We may also use consumer health data for other purposes for which we give you choices and/or obtain your consent as required by law.

SHARING OF CONSUMER HEALTH DATA

We may share each of the categories of consumer health data described above for the purposes described above and in the “How We Use Personal Information” section of the Privacy Notice. In particular, we may share consumer health data with your consent or as reasonably necessary to complete any transaction or provide any product or Service you have requested or authorized, as described above.
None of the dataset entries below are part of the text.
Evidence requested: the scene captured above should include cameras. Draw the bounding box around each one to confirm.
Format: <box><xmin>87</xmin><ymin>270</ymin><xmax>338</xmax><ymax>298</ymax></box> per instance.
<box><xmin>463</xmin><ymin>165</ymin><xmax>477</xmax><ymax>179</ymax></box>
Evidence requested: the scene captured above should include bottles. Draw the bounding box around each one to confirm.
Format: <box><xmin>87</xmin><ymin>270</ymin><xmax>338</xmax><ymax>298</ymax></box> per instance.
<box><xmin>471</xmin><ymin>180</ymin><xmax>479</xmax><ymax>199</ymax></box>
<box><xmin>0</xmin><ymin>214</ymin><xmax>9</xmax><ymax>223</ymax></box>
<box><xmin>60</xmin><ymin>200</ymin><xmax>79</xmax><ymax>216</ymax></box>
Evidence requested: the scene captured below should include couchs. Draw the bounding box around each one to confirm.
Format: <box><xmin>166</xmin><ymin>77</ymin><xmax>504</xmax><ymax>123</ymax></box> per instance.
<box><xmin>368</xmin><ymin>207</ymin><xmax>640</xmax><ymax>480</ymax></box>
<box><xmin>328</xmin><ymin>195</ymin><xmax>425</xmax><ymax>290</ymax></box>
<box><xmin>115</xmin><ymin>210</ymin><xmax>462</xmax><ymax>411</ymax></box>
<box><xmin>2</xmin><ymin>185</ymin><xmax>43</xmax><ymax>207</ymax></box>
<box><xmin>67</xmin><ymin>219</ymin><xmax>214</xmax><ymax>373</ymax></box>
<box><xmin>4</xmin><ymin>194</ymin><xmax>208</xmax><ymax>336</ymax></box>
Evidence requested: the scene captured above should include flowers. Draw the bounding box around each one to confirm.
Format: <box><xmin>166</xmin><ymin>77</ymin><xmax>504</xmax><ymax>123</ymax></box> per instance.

THIRD PARTIES WITH WHICH WE SHARE CONSUMER HEALTH DATA

We may share consumer health data with the categories of third parties listed in the “How We Disclose Personal Information” section of the Privacy Notice.

HOW TO EXERCISE YOUR RIGHTS

In accordance with applicable law, you may have specific rights with respect to your consumer health data, including the right to:

Confirm whether Attovia is collecting, sharing, or selling consumer health data;
Request access to or portability of your consumer health data;
Request correction of your consumer health data;
Request to opt out of certain processing activities including, as applicable, if we process your consumer health data for “targeted advertising” (as “targeted advertising” is defined by applicable consumer health data privacy laws), if we “sell” your consumer health data (as “sell” is defined by applicable consumer health data privacy laws), or if we engage in “profiling” in furtherance of certain “decisions that produce legal or similarly significant effects” concerning you (as such terms are defined by applicable consumer health data privacy laws);
Request a list of all third parties with whom Attovia has shared your consumer health data, or to whom Attovia has sold such consumer health data;
Request that Attovia cease collecting, sharing, or selling your consumer health data;
Request deletion of your consumer health data; and
Withdraw your consent from Attovia’s collection and sharing of consumer health data.

The rights afforded to consumers under applicable consumer health data privacy laws are subject to certain exceptions.

You can request to exercise such rights by following the instructions found under the “Your Privacy Choices and Rights” section of the Privacy Notice.

If your request to exercise a right under MHMDA or NCHDPL is denied, you may appeal that decision by contacting us at: info@attovia.com.

If your appeal is unsuccessful and your consumer health data is subject to MHMDA, you can raise a concern or lodge a complaint with the Washington State Attorney General at www.atg.wa.gov/file-complaint.

DISCLOSURE REGARDING THIRD PARTY COLLECTION oF CONSUMER HEALTH DATA UNDER NCHDPL

This section only applies to our processing of consumer health data that is subject to NCHDPL.

When you visit Attovia’s websites or online services, we may allow third parties to collect consumer health data via Technologies that they may use over time and across different Internet websites or online services.

For more details, see “How We Disclose Personal Information” > “Advertising Partners” in the Privacy Notice.

UPDATES TO THIS CONSUMER HEALTH DATA PRIVACY NOTICE

We may update this Consumer Health Data Privacy Notice from time to time in our sole discretion. If we do, we’ll let you know by posting the updated Consumer Health Data Privacy Notice on our website, and/or we may also send other communications.